Forum Moderators: open

Message Too Old, No Replies

Zelig/0.4 alpha2

Yet a new bot?

         

FineWare

1:04 am on Jan 30, 2003 (gmt 0)

10+ Year Member



Received this one today from 216.95.210.2. Grabbed the index and went on it's way.

pendanticist

11:22 pm on Jan 30, 2003 (gmt 0)

WebmasterWorld Senior Member 10+ Year Member



You might want to keep a close eye on your access_log files on these kind of hits. It's been my experience (more times than not) those who do this 'hit-and-run' robots.txt tactic will return and harvest everything you have and do it very, very fast.

Pendanticist.

FineWare

3:44 am on Feb 1, 2003 (gmt 0)

10+ Year Member



Yup. But not anymore if it has Zelig as an agent. I have a list of well over 200 agents. If they try to grab anything but a robots.txt, they get this interesting html message:

"Access Denied

We're sorry. The software you are using to access our website is not allowed. Some examples of this are e-mail harvesting programs, web crawlers, spiders, and programs that will copy websites to your hard drive. If you feel you have received this message in error, please send an e-mail addressed to the webmaster. Your IP Address has been logged. Prepare to be Slashdotted..."

• [Supplied information]
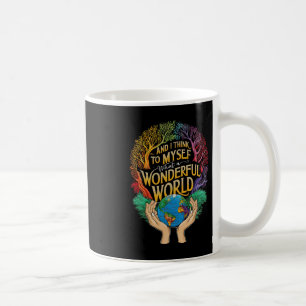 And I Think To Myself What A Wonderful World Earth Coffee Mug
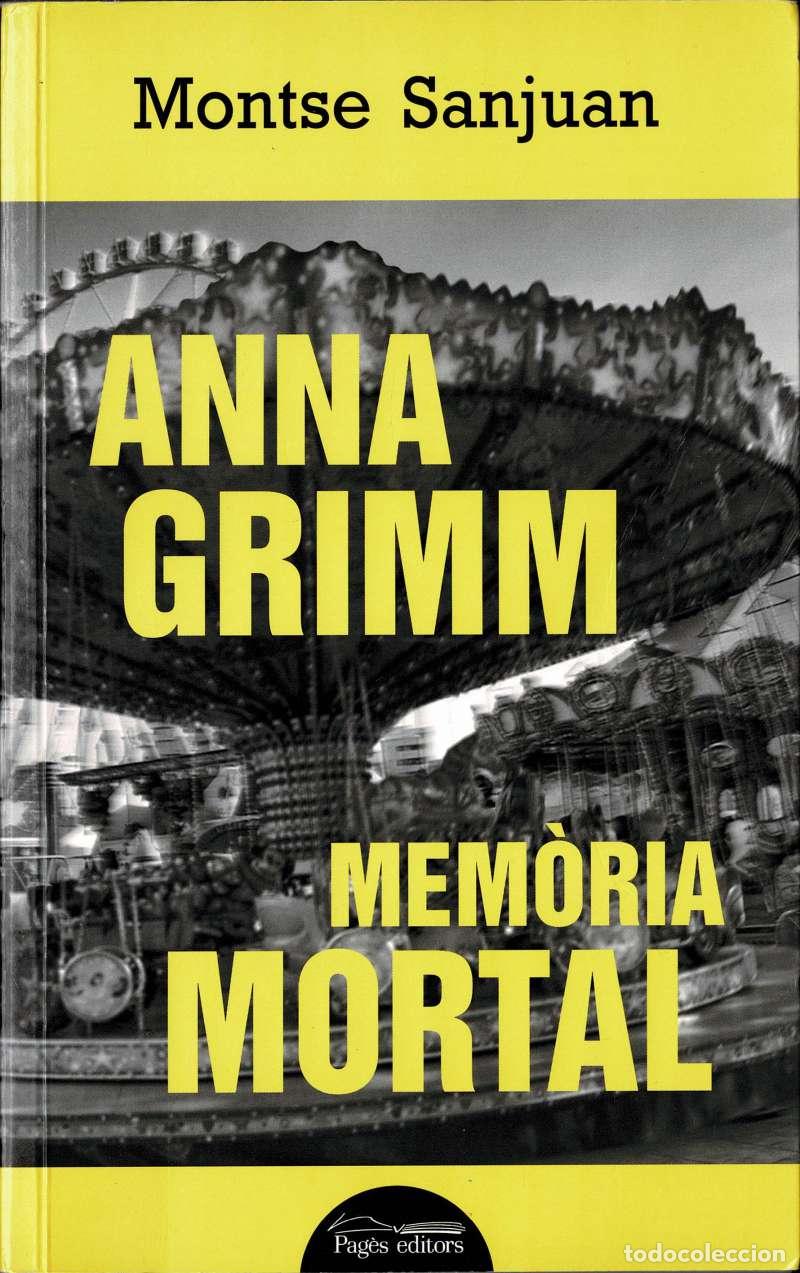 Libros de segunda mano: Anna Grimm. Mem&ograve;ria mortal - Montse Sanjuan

• [What is expected] Please carry on the forum thread about the Zelig/0.4 alpha2 bot from the point where it stops.

• [Reply to the task]
jdMorgan

4:26 am on Feb 1, 2003 (gmt 0)

WebmasterWorld Senior Member 10+ Year Member



Fineware,

I like that approach, and use a similar one. All you'll get on my sites is:


<!DOCTYPE HTML PUBLIC "-//W3C//DTD HTML 4.0 Transitional//EN">
<html>
<head>
<meta http-equiv="Content-Type" content="text/html; charset=iso-8859-1">
<meta http-equiv="Content-Language" content="en-US">
<title>Access Denied</title>
</head>
<body>
<h1>Access denied</h1>
<!--#exec cmd="sleep 5" -->
<p>Please click <a href=/403i.html">here</a> for more information.
<body>
</html>

The purpose of this minimal text is to minimize the size of the custom 403 document so that the really dumb 'bots don't suck too much bandwidth if they're too stupid to take a hint - and many are. The SSI sleep command slows 'em down a little so they don't hammer the server despite the small file size.

If the visitors follow the link, they get an explanation like yours, just in case a curious-but-not-malicious visitor gets trapped. Very few 'bots ever follow that link.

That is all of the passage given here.